READING TEXT.
◇ ◇ ◇ ◇ ◇ ◇ ◇

Colin Montgomerie has called on fellow members of the Tournament Players Committee to vote with their heads and not their hearts when selecting Europe's 2014 Ryder Cup captain in January.

Monty is a member of the 15-man committee that will gather ahead of the Abu Dhabi HSBC Championship to vote on successor to Medinah miracle worker Jose Maria Olazabal but it is unlikely to be as clear cut as four years ago when Monty was voted the 2010 captain.

On this occasion the two candidates are both Irish and members of the committee – Paul McGinley and Darren Clarke.

With two of Clarke's fellow ISM management stablemates – David Howell and Richard Finch – on the committee, he would already appear to have two votes, but there have also been unseemly goings on with some pushing Clarke's claims trying to influence the committee.

However, the Sunday Herald has canvassed six members of last month's winning Ryder Cup side – Luke Donald, Francesco Molinari, Rory McIlroy, Peter Hanson, Graeme McDowell and Justin Rose – and all believe McGinley would be better suited to Gleneagles, with Clarke, who some years back lambasted the course, a better choice for Hazeltine and the 2016 captaincy. It is a view shared by Monty.

◇ ◇ ◇ ◇ ◇ ◇ ◇

PROBLEMS TO SOLVE.
**A)** According to the Ryder Cup article, how many members sit on the committee that will vote on the 2014 captain?
**B)** Name every member of the winning Ryder Cup side whom the Sunday Herald canvassed, as listed in the Ryder Cup article.
**C)** Pick up the Ryder Cup article after its final sentence and write a further passage in the same reporting style.
The data after the Ryder Cup article are not required for any of the work here.

GIVEN MATERIAL.
◇ ◇ ◇ ◇ ◇ ◇ ◇

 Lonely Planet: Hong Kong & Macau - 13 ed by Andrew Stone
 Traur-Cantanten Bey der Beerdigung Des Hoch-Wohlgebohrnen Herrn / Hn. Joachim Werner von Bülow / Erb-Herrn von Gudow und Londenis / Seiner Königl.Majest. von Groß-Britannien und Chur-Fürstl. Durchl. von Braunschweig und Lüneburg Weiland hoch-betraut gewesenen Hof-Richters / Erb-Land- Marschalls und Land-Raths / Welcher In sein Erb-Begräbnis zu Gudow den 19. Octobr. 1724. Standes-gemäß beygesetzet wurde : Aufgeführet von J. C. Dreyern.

◇ ◇ ◇ ◇ ◇ ◇ ◇

EXERCISE RESULTS.
**A)** Fifteen.

**B)** Luke Donald, Francesco Molinari, Rory McIlroy, Peter Hanson, Graeme McDowell and Justin Rose.

**C)**
"There is no-one else in the mix for the 2014 captaincy other than Paul McGinley and Darren Clarke as they seem to be the favourites," he said. "I know both Paul and Darren well and either would make a suitable choice as Ryder Cup captain but I tend to agree with most that Paul's best and seemingly only shot is Gleneagles.

"Let's just hope that when the vote is taken there are those in the room voting for a player and not a fellow management client. It should all be about who is the best man for the job.

"It's just an unfortunate situation that both players are running for the 2014 captaincy and both are on the committee, and both are Irish given Ireland has never had a Ryder Cup captain."

Monty was speaking in Singapore where he is playing in the storm-affected Barclays Singapore Open. The Scot managed to birdie the last hole of his second round for a score of 71 to make the cut right on the one-over-par mark, before moving back to level par after four holes of his third round when poor light halted play.

In contrast, the other four Scots missed the cut with Stephen Gallacher posting two 72s, Richie Ramsay a 146 total, Scott Jamieson 151 and Dubai-based Ross Bain 156.

Rory McIlroy, meanwhile, is just 27 holes shy of becoming the youngest European No 1 in 36 years. He needs at least a top-three finish to secure the European Tour Order-of-Merit title with two events to spare and when play was stopped, he had moved to four under par after nine holes, five behind Dane Thomas Bjorn who was leading by a shot after three holes of his third round.

"I've played the par-5s well and that's been the key so far but if I can pick up a few more birdies in the morning and shoot something in the low to mid-60s then I've got a chance going into the fourth round," said McIlroy.